No entries after this post will be entered in the contest.

Good luck everybody!


----------



## Chris9681 (Jul 1, 2007)

Finishing Order:
1. 8
2. 10
3. 7
4. 9


Scratch
5-10: 6,2,3,1,12,4


Tiebreaker 216


----------



## kronik85 (May 12, 2010)

sucks to be you chris... what time does the race actually start btw?


----------



## Duke (Dec 27, 2007)

Starting gate now....


----------



## OLD-AG (Feb 5, 2010)

And they're off!!!!


----------



## kronik85 (May 12, 2010)

kronik85 said:


> *Finishing order:
> 1. 8*
> *2. 6*
> *3. 11*
> ...


lol, I was so excited ...the entire time.... I fail @ horse betting... 11, 8, then 6 like 3/4 of the race.... pretty close to my trifecta ><


----------



## kronik85 (May 12, 2010)

final results



7
11
6


----------



## Haute Pursuit (Jun 26, 2006)

Man, D. Wayne Lucas has got to be second guesing himself about using Baffert's ex-Looking at Lucky jockey to ride Dublin. That horse took a right in an all left turn race...LOL


----------



## kronik85 (May 12, 2010)

thanks TTF for making this the most exciting horse race ever for me..


----------



## Haute Pursuit (Jun 26, 2006)

kronik85 said:


> thanks TTF for making this the most exciting horse race ever for me..


X 2, this was over the top!


----------



## OLD-AG (Feb 5, 2010)

How come my edit button won't work??


----------



## biskit (May 3, 2010)

Thanks TTF this made the race even better. I was'nt close but still a good time.


----------



## Duke (Dec 27, 2007)

kronik85 said:


> thanks TTF for making this the most exciting horse race ever for me..


X 3


----------



## Tortuga (May 21, 2004)

Well...that's while they call it 'gambling'....

Thanks TTF for the fun... Now I remember why I QUIT betting on ponies...LOL


----------



## pelochas (Jun 15, 2005)

Did anyone win? Come close? 

Does anyone remember that fat guy who won $900,000 on super saver on that $100,000 freebie bet. Well he bet more money on Looking at lucky to win.


----------



## Rusty S (Apr 6, 2006)

Who won? rs


----------



## JJGold1 (May 6, 2010)

* _Exercise tasks_:
A – Answer each question from the thread.
(i) What number did Chris9681 give as a tiebreaker?
(ii) Which three numbers did kronik85 post as the final results, in order?
(iii) According to pelochas, which horse did the man who won $900,000 bet more money on to win?
B – Copy word for word the part of the thread that begins at the words "## pelochas (Jun" and stops after the words "lucky to win.".

* _Data extracts_:
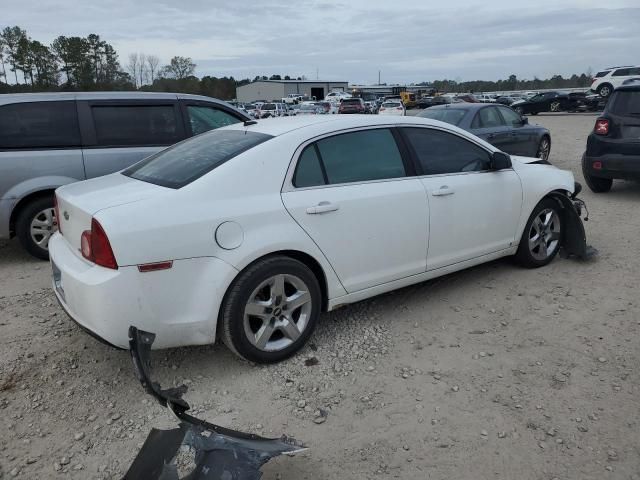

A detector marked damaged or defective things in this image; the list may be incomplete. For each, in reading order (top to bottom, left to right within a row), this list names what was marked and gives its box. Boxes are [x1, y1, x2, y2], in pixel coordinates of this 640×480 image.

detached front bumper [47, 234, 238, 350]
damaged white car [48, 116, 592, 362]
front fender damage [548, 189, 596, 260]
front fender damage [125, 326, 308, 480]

--

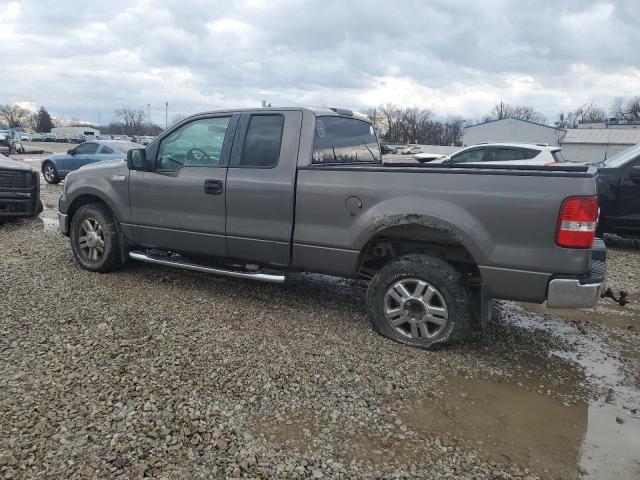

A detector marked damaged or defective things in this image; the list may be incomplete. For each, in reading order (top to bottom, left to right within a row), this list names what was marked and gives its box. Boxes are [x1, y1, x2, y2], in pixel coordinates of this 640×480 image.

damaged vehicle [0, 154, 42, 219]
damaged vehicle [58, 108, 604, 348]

...

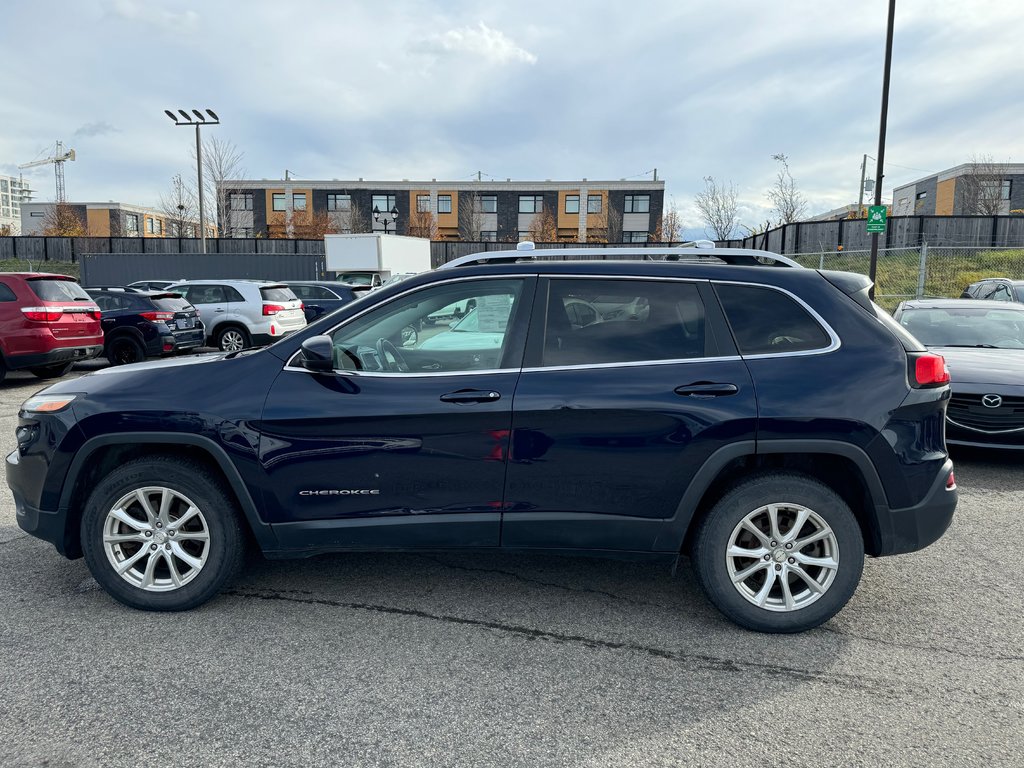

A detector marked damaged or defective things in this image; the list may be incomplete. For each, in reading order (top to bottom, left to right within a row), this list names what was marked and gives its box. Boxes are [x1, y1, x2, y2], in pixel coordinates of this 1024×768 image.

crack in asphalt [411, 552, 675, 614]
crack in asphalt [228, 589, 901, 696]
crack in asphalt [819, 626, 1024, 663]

* _Results of the tasks_:
A –
(i) 216
(ii) 7, 11, 6
(iii) Looking at lucky

B –
## pelochas (Jun 15, 2005)

Did anyone win? Come close? 

Does anyone remember that fat guy who won $900,000 on super saver on that $100,000 freebie bet. Well he bet more money on Looking at lucky to win.